━━━ PASSAGE GIVEN

Tax resolution experts have the experience and software to evaluate the merits of a case and determine whether the IRS is likely to accept an OIC. They understand the eligibility criteria of tax relief programs and don’t have their clients go through the time and effort of applying unless they have a good chance of acceptance. That is why leading tax relief companies have an acceptance rate for offers in compromise of more than 90%; the IRS’ average acceptance rate (FY 2021) is only 30.75% (source).
Potential benefit is greatest for those who owe the most
If you owe a lot of money to the IRS, it can help to have a tax relief company on your side. The best tax relief companies have tax lawyers and enrolled agents on staff, provide a money-back guarantee, and charge competitive rates. Check out which tax relief company is the best fit for you.
How does the United States tax system compare to other countries?
The United States first experimented with an income in 1861. At that time, Congress, to pay Civil War expenses, imposed a 3% tax on income over $800. This law, as modified, was repealed in 1872, but arguments for and against income taxes, and occasional passage of them, continued. In 1913, the 16th amendment to the U.S. Constitution secured the legal status of a national income tax. Ironically, it was opponents of such a tax who proposed the amendment, hoping its failure would end repeated income tax bills. But the amendment was ratified. Under the first income tax authorized by this amendment, less than 1% of Americans paid income tax. And those who paid had to surrender only 1% of their net income. (Source.)

━━━━━━

▸ TASK GOAL: Copy the entire passage about tax relief and income tax word for word. The listing after this point has nothing to do with the passage about tax relief and income tax.

━━━ SOURCE EXCERPT

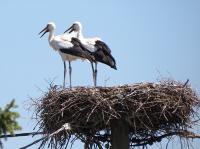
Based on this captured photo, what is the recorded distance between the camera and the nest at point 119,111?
31.2 feet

━━━━━━

▸ RESULT FOR THIS TASK:
Tax resolution experts have the experience and software to evaluate the merits of a case and determine whether the IRS is likely to accept an OIC. They understand the eligibility criteria of tax relief programs and don’t have their clients go through the time and effort of applying unless they have a good chance of acceptance. That is why leading tax relief companies have an acceptance rate for offers in compromise of more than 90%; the IRS’ average acceptance rate (FY 2021) is only 30.75% (source).
Potential benefit is greatest for those who owe the most
If you owe a lot of money to the IRS, it can help to have a tax relief company on your side. The best tax relief companies have tax lawyers and enrolled agents on staff, provide a money-back guarantee, and charge competitive rates. Check out which tax relief company is the best fit for you.
How does the United States tax system compare to other countries?
The United States first experimented with an income in 1861. At that time, Congress, to pay Civil War expenses, imposed a 3% tax on income over $800. This law, as modified, was repealed in 1872, but arguments for and against income taxes, and occasional passage of them, continued. In 1913, the 16th amendment to the U.S. Constitution secured the legal status of a national income tax. Ironically, it was opponents of such a tax who proposed the amendment, hoping its failure would end repeated income tax bills. But the amendment was ratified. Under the first income tax authorized by this amendment, less than 1% of Americans paid income tax. And those who paid had to surrender only 1% of their net income. (Source.)